I agreed with him that he had made great improvements.

After I made my comment, he said:

"Well good, then you'll feel better knowing I'm in good hands when you leave."

WTF?

I felt like I'd been thrown a curve ball.

I said to him - leave, I'm leaving - you want me to leave?

He said - well, that's all you've been talking about for the last year and a half.

I said - out of everything I've said to you, with all our issues, you only heard the word "leave."

He said - yep.

I was flabbegasted and momentarily stunned.

He then went on to say that he couldn't give me what I wanted and he tried to tell me that, but I wouldn't listen.

I then asked him, well - what do YOU think I want?

He said don't play games with me. I may not be all there (he pointed to his head), but I'm not stupid.

I said - no you're not and I don't think you are, but I want to know if you know what I want versus what you think I want?

I then said - is this about sex? This weekend you proved you are more than capable but for some reason you keep holding back from me and shutting yourself off from me and I just do not understand why exactly as you won't tell me.
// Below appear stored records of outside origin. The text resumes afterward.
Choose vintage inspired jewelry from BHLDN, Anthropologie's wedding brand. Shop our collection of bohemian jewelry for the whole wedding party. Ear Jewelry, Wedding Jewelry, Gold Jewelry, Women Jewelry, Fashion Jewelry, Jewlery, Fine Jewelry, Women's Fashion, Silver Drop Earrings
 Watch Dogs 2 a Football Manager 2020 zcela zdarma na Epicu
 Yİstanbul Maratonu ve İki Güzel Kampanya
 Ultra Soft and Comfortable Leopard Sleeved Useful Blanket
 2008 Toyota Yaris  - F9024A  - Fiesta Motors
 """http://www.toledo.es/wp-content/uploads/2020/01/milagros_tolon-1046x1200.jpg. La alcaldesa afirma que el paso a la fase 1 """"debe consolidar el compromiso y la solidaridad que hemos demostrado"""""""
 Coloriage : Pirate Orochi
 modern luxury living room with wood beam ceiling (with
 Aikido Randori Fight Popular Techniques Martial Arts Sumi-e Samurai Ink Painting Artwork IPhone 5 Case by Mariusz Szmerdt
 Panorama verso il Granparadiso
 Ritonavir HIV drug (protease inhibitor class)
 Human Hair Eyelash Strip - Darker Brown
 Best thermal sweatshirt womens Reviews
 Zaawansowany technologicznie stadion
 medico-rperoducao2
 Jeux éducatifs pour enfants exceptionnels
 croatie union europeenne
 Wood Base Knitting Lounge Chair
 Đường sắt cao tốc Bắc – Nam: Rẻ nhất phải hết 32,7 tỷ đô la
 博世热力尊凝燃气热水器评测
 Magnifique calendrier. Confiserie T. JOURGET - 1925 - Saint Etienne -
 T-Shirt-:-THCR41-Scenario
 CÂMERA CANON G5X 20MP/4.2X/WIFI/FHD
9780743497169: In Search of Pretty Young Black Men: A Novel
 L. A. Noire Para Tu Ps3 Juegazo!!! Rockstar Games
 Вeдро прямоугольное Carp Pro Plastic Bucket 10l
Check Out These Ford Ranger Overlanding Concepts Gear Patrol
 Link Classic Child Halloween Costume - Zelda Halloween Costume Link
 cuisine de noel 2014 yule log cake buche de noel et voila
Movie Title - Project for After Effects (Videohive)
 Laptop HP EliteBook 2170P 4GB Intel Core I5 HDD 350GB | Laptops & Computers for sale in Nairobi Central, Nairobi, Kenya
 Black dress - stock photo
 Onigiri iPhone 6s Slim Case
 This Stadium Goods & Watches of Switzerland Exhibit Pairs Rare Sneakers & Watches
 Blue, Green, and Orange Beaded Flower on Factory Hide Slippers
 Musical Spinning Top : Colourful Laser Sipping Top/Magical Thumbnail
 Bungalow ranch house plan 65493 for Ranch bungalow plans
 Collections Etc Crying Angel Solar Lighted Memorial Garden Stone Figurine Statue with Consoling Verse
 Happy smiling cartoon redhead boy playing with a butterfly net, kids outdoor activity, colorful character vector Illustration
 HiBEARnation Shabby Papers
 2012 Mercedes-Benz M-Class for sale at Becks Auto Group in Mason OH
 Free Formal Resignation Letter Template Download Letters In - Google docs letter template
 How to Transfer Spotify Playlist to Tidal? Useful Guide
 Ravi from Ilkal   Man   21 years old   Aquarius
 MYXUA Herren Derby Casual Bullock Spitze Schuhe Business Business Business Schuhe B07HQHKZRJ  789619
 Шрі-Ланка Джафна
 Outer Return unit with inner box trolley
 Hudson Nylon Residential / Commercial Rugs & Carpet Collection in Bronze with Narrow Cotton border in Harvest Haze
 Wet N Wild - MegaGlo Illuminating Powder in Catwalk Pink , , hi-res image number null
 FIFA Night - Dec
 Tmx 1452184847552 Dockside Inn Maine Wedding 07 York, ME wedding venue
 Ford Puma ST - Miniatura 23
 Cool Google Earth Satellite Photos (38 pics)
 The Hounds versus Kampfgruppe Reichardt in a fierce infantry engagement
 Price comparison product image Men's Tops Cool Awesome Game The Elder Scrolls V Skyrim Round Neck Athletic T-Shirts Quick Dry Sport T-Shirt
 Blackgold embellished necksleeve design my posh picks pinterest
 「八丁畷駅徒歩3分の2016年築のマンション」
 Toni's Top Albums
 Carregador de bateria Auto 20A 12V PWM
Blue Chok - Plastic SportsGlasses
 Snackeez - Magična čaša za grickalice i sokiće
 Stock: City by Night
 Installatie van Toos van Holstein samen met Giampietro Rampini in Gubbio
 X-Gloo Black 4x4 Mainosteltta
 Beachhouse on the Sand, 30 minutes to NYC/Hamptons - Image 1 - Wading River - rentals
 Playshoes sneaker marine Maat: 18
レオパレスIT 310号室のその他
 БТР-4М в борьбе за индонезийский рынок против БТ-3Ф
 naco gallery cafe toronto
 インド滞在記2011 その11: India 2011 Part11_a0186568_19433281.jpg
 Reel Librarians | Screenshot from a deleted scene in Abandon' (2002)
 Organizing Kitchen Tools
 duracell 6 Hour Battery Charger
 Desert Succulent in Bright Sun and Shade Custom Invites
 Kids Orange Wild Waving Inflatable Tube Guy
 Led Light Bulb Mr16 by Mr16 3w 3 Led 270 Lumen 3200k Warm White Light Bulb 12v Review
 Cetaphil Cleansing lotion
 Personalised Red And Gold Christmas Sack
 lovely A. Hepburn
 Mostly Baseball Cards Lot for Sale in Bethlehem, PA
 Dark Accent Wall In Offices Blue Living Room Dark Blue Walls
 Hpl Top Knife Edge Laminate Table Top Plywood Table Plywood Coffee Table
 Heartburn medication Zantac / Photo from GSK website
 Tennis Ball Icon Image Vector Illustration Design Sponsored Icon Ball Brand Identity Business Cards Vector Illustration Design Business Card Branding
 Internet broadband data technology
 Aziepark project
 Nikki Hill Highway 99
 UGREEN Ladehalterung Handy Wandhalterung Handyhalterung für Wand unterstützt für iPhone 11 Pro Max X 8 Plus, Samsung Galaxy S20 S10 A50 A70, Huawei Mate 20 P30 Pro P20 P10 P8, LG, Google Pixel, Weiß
He then asked me to just stop and be quiet.

I said - that's not fair, you lobby this ball at me and then expect me to just smile and carry on like you said nothing - well, I can't - I'm hurt and don't understand what you're driving at.

He then looked at me and said - ___, that's one of your biggest problems - you don't know when to be quiet and just shut up (there is a ring of truth to this - I have to admit it).

I then said - look - if you want me to leave and you don't want me anymore - then just tell me so - so I can figure out what to do - make plans.

You've never told me that - you just talk around it and ***** foot around - if you want this marriage to end, if you don't want me anymore and want me to leave - then just tell me - just tell me so I can make some decisions about my life.

I then left the room.

He went to bed.

This morning things are stable and normal (our normal). I fixed him breakfast, he thanked me and kissed me goodbye when I went to work.

This is what I "heard" last night:

- You keep saying you're going to leave, I expect you to leave.

- Since you're leaving, I'm not going to work on anything to fix things so that I don't put myself out there more just to get hurt more.

- I can't (whether it be mental or physical) give you what you want - you can't accept that.

- I don't want you to leave - but I can't stop you - but I can protect myself by checking out, shutting down, etc., so that when you do leave I can take care of myself and not fall apart.

I just started reading the book - How One Can Bring the Two of You Together and I'm finding that my strategies have been all wrong and it's no wonder they aren't working.

I keep staying angry, frustrated, disappointed, you name it because HE won't change like I want him to. I need to accept that HE will not change. I need to change how I react to what he does/says and own my own feelings of anger, frustration, disappointment, etc.

I need to lower my expectations - he's not who he used to be. I need to accept that and take "what" he can give or accept that I can't and leave.

I need to quit talking about leaving. That is making him feel uneasy and apparently, by his own admisstion - it's all he's focusing on - he is hearing nothing else. 

I need help - what I'm doing isn't working.

So what do you think he was "trying" to get across to me last night?


----------



## Deejo (May 20, 2008)

What I think is that you are never going to bridge the gap between what he thinks, and what you think.

You are looking for something certain, and consistent to latch onto, so that you can feel a degree of certainty, and security.

I don't believe that is ever going to happen.

You aren't happy. He doesn't believe that he can make you happy. 

I think you are both probably emotionally exhausted.

The TBI makes EVERYTHING unpredictable. You don't know what you are going to get from moment to moment - but you want it to make sense. I can understand that.

I just don't know if it's possible given your husband's issues.


----------



## FieryHairedLady (Mar 24, 2011)

I have read a few of your threads now. You have been with him a long time and it has been a very hard road lately.

It is frustrating cause it seems as if you are the only one trying to keep this marriage together. 

He doesn't seem like he wants to fight for it at all.


----------



## chillymorn (Aug 11, 2010)

A very hard situation.......

what would it take for you to just give up and leave?

unless you are prepared for this type of relationship the rest of your life I would seriously consider .................leaving for your sake and his it seem like no one is happy.


Good luck


----------



## MarriedWifeInLove (May 28, 2010)

Yeah it is.

But I think I've figured out what "I" need to do with it.

My expectations of what I need/what are based on the old marriage - pre stroke/TBI. Those really aren't realistic anymore as we are facing a whole new set of physical and mental issues.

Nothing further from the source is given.